- _Exercise brief_:
Reproduce the rows between the line holding "Of the items" and the line holding "0.64 metres", inclusive, with no changes.

- _Materials provided_:
------------------------------------------------------------

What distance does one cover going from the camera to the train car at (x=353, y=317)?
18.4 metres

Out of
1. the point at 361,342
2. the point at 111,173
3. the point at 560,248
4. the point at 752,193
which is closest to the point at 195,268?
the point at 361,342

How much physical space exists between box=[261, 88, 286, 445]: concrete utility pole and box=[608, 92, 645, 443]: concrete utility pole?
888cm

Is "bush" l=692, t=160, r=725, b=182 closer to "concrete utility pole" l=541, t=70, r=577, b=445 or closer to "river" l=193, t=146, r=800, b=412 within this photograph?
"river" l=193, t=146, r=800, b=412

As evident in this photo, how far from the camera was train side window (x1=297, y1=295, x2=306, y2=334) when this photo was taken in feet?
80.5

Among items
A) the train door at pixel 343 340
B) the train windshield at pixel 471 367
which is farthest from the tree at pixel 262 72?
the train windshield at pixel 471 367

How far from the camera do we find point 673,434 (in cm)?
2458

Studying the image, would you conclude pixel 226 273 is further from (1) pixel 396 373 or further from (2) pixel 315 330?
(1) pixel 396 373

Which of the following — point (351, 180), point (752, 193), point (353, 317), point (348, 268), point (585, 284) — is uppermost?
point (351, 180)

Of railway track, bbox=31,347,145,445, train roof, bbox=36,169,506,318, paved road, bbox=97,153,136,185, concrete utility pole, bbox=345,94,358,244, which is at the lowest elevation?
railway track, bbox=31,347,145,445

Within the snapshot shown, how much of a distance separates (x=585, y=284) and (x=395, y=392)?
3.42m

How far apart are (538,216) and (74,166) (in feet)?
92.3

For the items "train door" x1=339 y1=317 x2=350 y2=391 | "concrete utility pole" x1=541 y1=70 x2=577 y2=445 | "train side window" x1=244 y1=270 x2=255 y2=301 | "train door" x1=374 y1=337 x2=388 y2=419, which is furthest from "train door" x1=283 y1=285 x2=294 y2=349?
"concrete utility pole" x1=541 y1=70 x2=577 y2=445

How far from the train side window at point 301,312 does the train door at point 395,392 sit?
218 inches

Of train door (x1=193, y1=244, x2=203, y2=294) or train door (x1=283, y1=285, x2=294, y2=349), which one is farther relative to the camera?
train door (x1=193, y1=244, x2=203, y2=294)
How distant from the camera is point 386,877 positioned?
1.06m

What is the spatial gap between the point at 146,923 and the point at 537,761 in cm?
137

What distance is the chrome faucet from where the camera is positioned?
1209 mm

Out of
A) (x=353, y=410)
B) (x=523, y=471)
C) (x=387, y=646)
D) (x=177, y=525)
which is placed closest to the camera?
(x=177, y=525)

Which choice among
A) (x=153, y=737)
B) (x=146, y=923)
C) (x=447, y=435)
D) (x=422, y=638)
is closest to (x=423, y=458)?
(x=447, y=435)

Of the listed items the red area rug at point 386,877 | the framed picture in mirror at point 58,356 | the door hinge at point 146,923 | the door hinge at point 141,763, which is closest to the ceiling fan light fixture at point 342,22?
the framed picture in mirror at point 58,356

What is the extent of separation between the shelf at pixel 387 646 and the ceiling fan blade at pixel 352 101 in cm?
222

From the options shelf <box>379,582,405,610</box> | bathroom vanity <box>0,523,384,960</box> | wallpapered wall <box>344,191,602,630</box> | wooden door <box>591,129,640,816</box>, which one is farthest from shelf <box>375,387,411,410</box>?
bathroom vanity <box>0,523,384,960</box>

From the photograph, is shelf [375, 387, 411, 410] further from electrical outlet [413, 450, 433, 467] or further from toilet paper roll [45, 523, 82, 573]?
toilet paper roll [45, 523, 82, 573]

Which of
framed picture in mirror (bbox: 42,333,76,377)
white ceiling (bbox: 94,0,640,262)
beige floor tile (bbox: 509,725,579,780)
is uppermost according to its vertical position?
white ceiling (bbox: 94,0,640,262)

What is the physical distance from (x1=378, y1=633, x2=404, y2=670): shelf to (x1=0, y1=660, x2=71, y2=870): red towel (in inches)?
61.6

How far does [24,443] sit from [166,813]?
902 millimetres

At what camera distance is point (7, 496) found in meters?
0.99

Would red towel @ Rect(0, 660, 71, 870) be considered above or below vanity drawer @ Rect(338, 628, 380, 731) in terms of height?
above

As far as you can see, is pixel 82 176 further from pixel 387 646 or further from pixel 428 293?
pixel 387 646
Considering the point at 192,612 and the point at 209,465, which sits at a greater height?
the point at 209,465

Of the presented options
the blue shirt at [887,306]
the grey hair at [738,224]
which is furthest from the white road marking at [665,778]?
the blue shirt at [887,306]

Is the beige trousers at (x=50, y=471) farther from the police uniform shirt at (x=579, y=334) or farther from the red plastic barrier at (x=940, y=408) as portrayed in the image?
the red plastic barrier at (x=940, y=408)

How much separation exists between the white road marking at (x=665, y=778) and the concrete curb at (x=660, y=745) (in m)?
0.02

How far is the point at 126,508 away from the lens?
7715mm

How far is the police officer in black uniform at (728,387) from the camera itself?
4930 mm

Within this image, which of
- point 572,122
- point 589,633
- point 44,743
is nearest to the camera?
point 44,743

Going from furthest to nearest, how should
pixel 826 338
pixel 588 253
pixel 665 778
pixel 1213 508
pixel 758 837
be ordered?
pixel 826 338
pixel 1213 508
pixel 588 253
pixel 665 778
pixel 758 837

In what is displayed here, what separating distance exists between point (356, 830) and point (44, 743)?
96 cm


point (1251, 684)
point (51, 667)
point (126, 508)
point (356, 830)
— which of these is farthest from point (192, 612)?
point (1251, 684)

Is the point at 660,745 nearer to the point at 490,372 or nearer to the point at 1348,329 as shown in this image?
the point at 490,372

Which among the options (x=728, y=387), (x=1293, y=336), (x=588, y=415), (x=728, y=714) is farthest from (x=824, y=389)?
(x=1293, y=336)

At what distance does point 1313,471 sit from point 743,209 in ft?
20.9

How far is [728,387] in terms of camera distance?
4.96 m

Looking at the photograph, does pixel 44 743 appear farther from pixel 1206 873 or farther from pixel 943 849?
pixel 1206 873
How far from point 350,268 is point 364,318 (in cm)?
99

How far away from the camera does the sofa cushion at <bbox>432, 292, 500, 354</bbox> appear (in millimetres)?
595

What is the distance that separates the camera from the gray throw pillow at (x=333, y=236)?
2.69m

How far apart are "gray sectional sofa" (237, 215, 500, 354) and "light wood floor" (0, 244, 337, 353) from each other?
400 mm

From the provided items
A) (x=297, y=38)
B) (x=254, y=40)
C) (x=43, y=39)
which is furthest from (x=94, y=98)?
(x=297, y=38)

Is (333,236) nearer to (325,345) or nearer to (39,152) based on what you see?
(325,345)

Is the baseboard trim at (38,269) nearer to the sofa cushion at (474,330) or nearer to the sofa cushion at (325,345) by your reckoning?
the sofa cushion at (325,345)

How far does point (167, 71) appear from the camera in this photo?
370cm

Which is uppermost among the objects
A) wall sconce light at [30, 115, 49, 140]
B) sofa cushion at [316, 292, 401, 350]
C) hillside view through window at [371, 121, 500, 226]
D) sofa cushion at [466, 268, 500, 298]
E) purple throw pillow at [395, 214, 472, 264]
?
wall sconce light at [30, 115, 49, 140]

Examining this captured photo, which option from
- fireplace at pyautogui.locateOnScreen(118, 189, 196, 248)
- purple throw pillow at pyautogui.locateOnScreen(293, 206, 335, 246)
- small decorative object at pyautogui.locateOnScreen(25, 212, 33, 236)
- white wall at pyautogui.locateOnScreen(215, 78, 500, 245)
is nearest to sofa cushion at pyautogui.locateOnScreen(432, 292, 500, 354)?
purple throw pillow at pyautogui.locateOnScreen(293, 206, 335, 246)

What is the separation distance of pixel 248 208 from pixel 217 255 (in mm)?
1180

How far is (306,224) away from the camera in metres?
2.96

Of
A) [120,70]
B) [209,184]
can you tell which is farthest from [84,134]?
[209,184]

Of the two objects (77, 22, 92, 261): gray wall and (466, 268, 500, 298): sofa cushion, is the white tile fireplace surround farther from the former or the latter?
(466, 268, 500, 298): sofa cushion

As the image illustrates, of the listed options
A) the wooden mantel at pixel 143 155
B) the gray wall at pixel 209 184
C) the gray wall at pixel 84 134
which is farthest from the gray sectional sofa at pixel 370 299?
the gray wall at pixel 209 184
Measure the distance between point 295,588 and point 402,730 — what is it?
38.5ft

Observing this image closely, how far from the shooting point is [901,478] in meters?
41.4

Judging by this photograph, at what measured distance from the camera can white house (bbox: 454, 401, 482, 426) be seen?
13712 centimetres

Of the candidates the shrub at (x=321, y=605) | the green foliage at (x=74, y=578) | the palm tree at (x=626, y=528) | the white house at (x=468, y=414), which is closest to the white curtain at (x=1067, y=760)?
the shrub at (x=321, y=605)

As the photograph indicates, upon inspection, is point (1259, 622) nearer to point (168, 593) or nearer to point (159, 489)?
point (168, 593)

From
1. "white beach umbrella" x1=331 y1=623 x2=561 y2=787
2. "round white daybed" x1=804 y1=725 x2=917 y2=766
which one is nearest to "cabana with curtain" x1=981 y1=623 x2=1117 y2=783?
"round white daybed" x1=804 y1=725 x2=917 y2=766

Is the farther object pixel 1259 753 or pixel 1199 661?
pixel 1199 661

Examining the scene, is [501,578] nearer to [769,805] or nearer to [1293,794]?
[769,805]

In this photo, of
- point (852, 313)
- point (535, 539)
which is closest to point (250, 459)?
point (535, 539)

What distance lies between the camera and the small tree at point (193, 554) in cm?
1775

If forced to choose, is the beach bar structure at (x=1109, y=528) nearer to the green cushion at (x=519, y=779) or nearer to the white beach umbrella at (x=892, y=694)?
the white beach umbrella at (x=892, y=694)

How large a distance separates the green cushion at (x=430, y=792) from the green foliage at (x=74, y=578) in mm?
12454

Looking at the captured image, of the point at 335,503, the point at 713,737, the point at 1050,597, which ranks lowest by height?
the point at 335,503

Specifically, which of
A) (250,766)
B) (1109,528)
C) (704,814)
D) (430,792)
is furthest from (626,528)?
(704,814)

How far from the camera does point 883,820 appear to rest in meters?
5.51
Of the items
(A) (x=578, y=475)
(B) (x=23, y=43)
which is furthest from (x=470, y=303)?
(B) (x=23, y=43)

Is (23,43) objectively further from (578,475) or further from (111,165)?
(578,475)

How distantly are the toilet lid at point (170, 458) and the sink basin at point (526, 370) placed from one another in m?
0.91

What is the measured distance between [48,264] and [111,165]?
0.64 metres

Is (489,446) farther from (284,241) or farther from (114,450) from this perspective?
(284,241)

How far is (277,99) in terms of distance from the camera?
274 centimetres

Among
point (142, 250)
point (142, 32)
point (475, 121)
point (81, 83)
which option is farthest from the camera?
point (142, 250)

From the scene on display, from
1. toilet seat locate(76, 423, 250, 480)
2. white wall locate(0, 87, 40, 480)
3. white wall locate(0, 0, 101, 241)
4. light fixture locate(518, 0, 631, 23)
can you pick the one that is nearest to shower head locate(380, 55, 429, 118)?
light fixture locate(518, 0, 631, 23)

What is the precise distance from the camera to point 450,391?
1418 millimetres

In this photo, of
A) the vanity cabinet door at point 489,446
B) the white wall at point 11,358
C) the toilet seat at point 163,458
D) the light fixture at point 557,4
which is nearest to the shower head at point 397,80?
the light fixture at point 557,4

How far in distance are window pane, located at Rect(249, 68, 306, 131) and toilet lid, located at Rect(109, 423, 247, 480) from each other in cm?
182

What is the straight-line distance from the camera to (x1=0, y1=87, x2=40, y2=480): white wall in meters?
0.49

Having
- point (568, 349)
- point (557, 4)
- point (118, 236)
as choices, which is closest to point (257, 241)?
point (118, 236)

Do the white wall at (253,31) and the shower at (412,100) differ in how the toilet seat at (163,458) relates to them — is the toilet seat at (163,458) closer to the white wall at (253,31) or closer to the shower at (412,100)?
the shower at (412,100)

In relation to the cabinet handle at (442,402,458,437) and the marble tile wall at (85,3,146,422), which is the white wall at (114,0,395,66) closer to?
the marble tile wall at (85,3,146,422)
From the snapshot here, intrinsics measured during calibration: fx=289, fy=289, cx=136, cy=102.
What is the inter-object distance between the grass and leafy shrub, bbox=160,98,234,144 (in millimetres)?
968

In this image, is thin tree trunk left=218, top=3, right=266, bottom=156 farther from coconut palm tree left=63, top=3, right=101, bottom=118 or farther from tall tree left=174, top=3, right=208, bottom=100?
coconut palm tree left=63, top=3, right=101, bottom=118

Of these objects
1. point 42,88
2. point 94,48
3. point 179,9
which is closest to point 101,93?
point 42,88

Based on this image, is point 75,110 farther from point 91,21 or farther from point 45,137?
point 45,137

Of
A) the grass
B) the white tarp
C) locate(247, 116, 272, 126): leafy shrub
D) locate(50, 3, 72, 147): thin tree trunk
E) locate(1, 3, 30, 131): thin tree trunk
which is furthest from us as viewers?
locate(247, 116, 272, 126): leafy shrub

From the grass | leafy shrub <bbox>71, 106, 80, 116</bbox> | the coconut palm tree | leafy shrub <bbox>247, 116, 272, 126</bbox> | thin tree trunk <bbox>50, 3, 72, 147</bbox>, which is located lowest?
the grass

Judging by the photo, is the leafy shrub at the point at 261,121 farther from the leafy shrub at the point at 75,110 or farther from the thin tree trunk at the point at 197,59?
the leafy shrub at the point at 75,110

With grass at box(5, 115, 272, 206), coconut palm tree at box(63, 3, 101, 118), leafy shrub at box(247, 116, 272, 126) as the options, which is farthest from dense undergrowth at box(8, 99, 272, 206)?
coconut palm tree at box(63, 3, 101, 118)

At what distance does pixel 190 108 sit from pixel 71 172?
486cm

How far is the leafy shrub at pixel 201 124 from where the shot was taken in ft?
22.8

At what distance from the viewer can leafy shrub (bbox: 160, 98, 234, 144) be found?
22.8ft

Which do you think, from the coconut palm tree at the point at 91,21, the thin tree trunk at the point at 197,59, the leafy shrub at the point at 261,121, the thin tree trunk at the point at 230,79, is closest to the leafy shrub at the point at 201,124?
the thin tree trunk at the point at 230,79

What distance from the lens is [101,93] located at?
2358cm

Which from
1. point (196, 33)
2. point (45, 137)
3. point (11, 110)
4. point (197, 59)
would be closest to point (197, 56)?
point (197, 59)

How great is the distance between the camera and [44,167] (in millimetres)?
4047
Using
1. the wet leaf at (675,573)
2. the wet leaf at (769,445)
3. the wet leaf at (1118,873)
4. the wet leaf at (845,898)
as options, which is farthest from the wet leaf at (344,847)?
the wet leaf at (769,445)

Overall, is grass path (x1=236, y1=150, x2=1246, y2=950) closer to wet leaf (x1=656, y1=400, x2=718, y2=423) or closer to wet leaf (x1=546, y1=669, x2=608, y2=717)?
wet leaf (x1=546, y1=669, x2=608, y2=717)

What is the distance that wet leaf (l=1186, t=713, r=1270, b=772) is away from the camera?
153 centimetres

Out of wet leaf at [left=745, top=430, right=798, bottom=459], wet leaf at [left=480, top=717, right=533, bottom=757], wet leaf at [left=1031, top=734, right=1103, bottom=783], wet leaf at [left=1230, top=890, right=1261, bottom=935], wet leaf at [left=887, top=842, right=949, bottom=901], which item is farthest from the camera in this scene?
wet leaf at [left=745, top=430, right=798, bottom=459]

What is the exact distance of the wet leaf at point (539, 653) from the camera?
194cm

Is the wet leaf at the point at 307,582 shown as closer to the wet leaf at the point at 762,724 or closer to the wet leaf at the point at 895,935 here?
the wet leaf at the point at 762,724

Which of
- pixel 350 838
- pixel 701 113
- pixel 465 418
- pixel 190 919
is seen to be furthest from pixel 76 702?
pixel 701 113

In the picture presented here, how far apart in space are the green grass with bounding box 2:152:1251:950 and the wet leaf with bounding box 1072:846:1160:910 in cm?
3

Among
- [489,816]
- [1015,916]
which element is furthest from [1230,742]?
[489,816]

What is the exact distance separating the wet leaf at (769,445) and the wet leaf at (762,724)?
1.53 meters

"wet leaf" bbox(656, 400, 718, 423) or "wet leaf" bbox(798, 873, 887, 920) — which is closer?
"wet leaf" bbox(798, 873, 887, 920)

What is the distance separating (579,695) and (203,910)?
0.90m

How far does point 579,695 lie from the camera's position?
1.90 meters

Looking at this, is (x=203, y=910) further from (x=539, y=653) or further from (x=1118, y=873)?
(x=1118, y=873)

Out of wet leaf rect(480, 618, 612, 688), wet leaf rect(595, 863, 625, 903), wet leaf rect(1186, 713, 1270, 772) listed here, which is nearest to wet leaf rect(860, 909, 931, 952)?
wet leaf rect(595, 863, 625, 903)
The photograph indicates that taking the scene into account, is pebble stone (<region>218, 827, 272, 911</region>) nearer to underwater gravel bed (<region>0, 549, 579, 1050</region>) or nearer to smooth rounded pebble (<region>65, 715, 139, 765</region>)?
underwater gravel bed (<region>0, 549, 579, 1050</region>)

------------------------------------------------------------

- _Correct output_:
Of the items
(A) (x=578, y=475)
(B) (x=23, y=43)
which is furthest from (x=470, y=303)?
(B) (x=23, y=43)

Is (23,43) objectively further from (578,475) or further from (111,165)?
(578,475)

How distantly are the toilet lid at point (170, 458) and the sink basin at point (526, 370) placed from one another in m?
0.91

What is the measured distance between [48,264] and [111,165]?
0.64 metres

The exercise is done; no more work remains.